Nice timing... I just did hit the 18,000 posts milestone.

Do you have a crystal ball, Rayda? :chgrin:

Thank you !!!!!!!!!!

John

`


----------



## GZ (Jan 31, 2010)

Congrats!!!! 18k... only 6k more and you're golden! :grin:

I only have one word for you.. workaholic!


----------



## 2xg (Aug 5, 2009)

> Do you have a crystal ball, Rayda?


I sure do have one...and it comes pretty handy.:grin:


----------



## joeten (Dec 4, 2008)

Congrats John I still have a ways to go so leave some for me please


----------



## jcgriff2 (Sep 30, 2007)

gavinzach said:


> Congrats!!!! 18k... only 6k more and you're golden! :grin:
> 
> I only have one word for you.. workaholic!


Me a workoholic...? 

Look in mirror, Bruce... you'll see someone that doubles my daily post average.

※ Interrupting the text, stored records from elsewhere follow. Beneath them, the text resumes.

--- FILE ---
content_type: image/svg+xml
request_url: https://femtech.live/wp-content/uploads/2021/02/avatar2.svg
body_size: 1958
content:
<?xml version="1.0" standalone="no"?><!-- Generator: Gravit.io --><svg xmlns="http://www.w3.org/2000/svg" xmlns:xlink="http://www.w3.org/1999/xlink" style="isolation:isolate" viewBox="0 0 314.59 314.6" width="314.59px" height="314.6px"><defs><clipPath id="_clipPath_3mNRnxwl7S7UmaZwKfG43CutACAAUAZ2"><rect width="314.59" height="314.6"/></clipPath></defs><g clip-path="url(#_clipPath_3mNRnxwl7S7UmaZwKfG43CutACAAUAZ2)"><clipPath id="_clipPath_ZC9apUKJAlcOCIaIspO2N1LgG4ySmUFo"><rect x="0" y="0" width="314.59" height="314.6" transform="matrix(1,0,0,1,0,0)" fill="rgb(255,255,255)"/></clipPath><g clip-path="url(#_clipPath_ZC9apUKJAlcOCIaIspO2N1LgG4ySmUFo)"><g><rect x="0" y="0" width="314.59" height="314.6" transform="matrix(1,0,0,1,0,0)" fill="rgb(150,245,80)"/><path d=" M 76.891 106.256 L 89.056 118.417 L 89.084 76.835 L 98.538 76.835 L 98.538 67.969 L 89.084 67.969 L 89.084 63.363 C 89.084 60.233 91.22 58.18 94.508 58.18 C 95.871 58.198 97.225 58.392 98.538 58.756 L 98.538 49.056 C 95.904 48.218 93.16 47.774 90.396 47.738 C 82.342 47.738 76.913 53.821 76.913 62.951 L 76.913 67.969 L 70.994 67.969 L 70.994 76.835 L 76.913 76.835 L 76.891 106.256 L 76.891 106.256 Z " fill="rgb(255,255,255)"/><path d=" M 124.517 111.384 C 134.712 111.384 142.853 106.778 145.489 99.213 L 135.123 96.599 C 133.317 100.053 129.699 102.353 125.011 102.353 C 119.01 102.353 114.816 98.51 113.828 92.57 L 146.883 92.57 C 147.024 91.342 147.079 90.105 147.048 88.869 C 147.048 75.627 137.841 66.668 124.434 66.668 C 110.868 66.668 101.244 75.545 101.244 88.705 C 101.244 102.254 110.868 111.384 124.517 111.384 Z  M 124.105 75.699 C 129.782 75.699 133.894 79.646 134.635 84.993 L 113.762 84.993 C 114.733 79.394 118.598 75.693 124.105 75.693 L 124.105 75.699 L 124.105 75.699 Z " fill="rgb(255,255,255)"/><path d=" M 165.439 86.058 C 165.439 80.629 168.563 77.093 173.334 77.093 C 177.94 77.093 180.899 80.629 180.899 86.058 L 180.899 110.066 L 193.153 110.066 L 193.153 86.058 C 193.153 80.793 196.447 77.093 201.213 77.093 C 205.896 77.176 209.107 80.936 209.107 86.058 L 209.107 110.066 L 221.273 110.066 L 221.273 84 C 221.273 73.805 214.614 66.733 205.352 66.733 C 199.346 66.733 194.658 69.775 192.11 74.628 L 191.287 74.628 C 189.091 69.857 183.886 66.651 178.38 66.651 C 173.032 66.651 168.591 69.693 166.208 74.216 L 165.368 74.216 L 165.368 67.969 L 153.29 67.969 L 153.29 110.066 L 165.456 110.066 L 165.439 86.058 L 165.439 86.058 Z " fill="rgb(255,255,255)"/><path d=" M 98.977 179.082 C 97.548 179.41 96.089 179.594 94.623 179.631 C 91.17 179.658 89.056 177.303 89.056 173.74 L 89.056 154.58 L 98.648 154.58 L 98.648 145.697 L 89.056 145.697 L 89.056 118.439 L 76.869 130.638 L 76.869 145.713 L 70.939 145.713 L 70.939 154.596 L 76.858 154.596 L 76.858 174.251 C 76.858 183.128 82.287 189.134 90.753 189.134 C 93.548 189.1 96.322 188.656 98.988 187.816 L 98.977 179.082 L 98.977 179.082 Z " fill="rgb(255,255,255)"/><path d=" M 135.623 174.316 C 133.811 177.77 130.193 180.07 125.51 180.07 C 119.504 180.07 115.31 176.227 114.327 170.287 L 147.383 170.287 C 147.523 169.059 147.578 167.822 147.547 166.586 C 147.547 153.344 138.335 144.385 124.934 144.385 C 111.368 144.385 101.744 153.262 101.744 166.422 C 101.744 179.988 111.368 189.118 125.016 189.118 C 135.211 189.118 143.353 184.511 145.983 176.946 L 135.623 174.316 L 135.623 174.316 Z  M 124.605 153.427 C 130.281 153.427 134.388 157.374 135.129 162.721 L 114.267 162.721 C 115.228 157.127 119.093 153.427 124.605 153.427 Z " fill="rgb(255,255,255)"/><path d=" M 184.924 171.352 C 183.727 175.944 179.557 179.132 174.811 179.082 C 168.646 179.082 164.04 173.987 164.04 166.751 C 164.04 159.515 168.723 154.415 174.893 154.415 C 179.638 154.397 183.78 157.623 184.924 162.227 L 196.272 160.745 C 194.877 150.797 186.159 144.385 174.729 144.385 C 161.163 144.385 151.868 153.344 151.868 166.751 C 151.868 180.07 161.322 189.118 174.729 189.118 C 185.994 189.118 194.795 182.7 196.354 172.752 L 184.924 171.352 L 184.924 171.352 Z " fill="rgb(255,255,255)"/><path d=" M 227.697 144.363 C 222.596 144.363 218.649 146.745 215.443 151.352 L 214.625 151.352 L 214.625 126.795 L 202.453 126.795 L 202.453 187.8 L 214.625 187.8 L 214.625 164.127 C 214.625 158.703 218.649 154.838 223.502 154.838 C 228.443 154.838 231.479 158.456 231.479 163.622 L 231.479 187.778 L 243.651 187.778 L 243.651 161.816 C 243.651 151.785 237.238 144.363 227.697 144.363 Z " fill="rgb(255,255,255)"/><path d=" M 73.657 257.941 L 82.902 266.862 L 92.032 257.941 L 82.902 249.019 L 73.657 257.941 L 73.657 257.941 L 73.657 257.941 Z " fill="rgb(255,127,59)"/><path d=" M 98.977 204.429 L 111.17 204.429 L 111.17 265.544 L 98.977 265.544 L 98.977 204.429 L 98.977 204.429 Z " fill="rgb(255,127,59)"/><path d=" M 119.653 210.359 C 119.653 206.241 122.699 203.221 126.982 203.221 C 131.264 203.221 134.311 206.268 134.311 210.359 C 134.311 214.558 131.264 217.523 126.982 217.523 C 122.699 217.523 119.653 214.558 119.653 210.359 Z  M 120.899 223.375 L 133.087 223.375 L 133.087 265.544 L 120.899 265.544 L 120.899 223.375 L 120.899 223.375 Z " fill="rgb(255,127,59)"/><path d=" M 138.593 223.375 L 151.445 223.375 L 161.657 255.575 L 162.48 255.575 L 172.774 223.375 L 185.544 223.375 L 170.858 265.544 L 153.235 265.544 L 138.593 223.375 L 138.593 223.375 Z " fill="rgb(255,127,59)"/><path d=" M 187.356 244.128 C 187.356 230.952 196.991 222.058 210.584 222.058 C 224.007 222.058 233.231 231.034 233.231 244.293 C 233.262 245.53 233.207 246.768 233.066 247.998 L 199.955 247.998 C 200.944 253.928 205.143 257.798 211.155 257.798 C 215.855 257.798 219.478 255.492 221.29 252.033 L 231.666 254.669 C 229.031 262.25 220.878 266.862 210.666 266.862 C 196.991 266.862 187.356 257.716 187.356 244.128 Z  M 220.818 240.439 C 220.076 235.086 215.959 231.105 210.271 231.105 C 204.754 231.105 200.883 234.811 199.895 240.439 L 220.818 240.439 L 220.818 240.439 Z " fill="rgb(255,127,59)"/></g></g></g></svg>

*You* - 63.5 posts/day -- 30 day average. :Wow1: 

That is awesome!!

Thanks . . 

John

`


----------



## SABL (Jul 4, 2008)

Big congrats to JC....a real credit to TSF!!


----------



## AlbertMC2 (Jul 15, 2010)

My goodness....That is a lot of typing.

Congrats.


----------



## shotgn (Aug 10, 2008)

My fingers hurt just look at how many posts..lol

My fingers just die when I look at dai's


----------



## WereBo (Apr 5, 2008)

Congratulations John, well done indeed







:4-clap:







:4-clap:


----------



## reventon (Oct 16, 2009)

18,000 posts of amazing work.

Congratulations!


----------



## dai (Jul 2, 2004)

congratulations


----------



## Glaswegian (Sep 16, 2005)

Congrats John - great work!


----------



## speedster123 (Oct 18, 2006)

*nice work john*


----------



## jcgriff2 (Sep 30, 2007)

Thank you !

And yes, my fingers do hurt at times. : )

John

`


----------



## -WOLF- (Jan 17, 2009)

Congratulations!


----------



## JohnthePilot (Mar 30, 2006)

Congratulations John.


----------



## Coolfreak (May 27, 2008)

Awesome work John!


----------



## jenae (Jun 17, 2008)

Hi, I could not think of a more appropriate way to reach my 2000th post then to congratulate the one person whose dedication so epitomizes what we are all about. Well done John.


----------



## Elvenleader3 (Jan 1, 2010)

Nice job! Keep up the good work. :smile:


----------



## jcgriff2 (Sep 30, 2007)

Thank you !!


----------